(ST. JOSEPH, Mo.) U.S. Senator Roy Blunt was in St. Joseph Friday receiving updates on construction projects ongoing at Rosecrans Memorial Airport.
The construction, part of an effort to move the 139th Airlift Wing further north at Rosecrans, has been ongoing for a few years.

In October, a groundbreaking was held for a new communications facility.
RELATED STORY: 139th Airlift Wing holds groundbreaking ceremony for new communications facility
Sen. Blunt was updated at the new EMEDS Building at Rosecrans Airport.
"Where we have proposed to have our new base, which is where you are sitting now, we believe that's simply put the high ground here at Rosecrans," Colonel Edward Black, Commander of the 139th Airlift Wing, said.
Black says that construction projects for some of the buildings have already been completed.
"We've got about 17, 18 buildings to move and we've built four with two under construction," he said.
The move for the Airlift Wing is in response, in part, to decades of flooding concerns from the Missouri River.
"Our south base has flooded in its past and that's a real danger here," Black said.
Earlier this year, the Missouri River crested twice at high enough levels to cause concern for the Airlift Wing and Rosecrans Memorial Airport.

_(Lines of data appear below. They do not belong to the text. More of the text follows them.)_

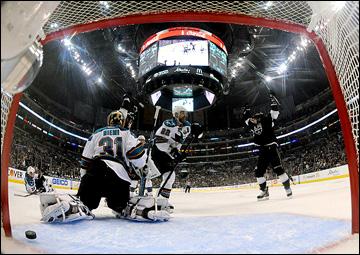 """14 мая 2013 года. Лос-Анджелес. Плей-офф НХЛ. 1/4 финала. Матч № 1. """"Лос-Анджелес"""" — """"Сан-Хосе"""" — 2:0. Гол Славы Войнова"""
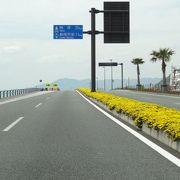 海岸沿いの直線道路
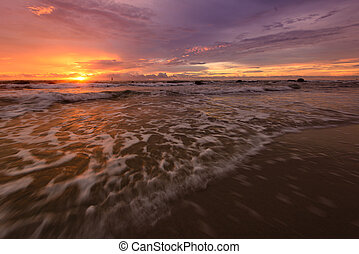 sonnenaufgang, an, der, strand.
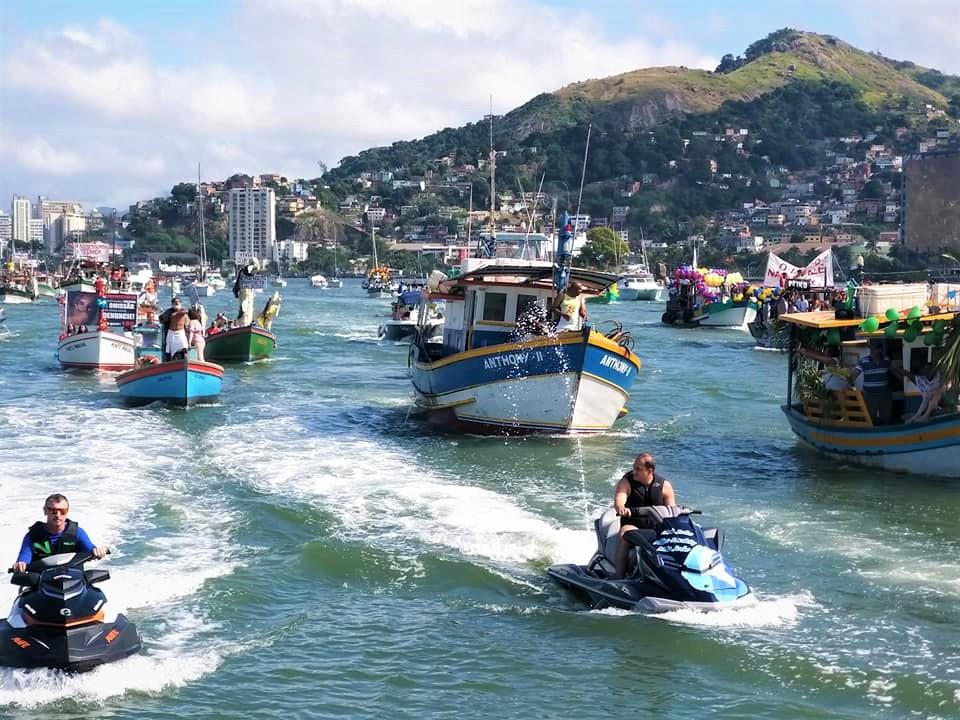 Eventos religiosos, como a procissão marítima de São Pedro, são atrativos turísticos de Vitória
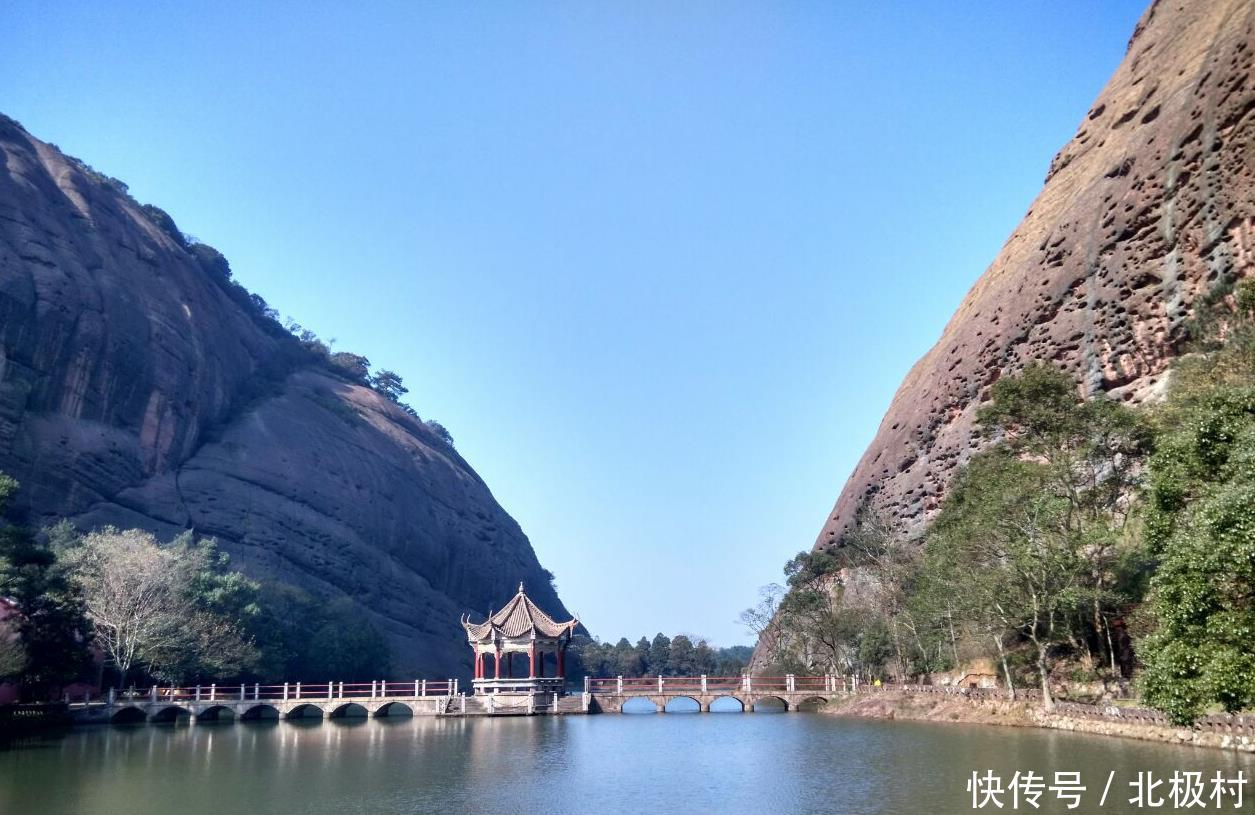 旅游 正文  龟峰风景区距离江西省弋阳县非常的近,从火车站打车的话只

During both flood events, airmen from the 139th Airlift Wing assisted in sandbagging operations.
"We successfully held back the river this spring twice," Black said. "But we'd prefer not to have to do that every year."
Black says that modernizing facilities and providing better security are other reasons that the move to build a new base is happening. And that these improvements will help continue existing, and potentially expanding, operations.
"By virtue of having Russians, 18 allied nations, a bunch of different air crews coming in to train, we need a modern facility to protect that operation and our base on the south," Black said. "Although we are doing a pretty good job, it has some limitations that we can't just get around without a new construction."
This project is receiving support on the federal level of the government.
"None of this happens overnight but I think this is actually happening a pretty good pace," Blunt said.
"I would really like to see this continue to be a base for decades to come," Black said.
Black estimates that the total project for the move of the base will cost $250 million.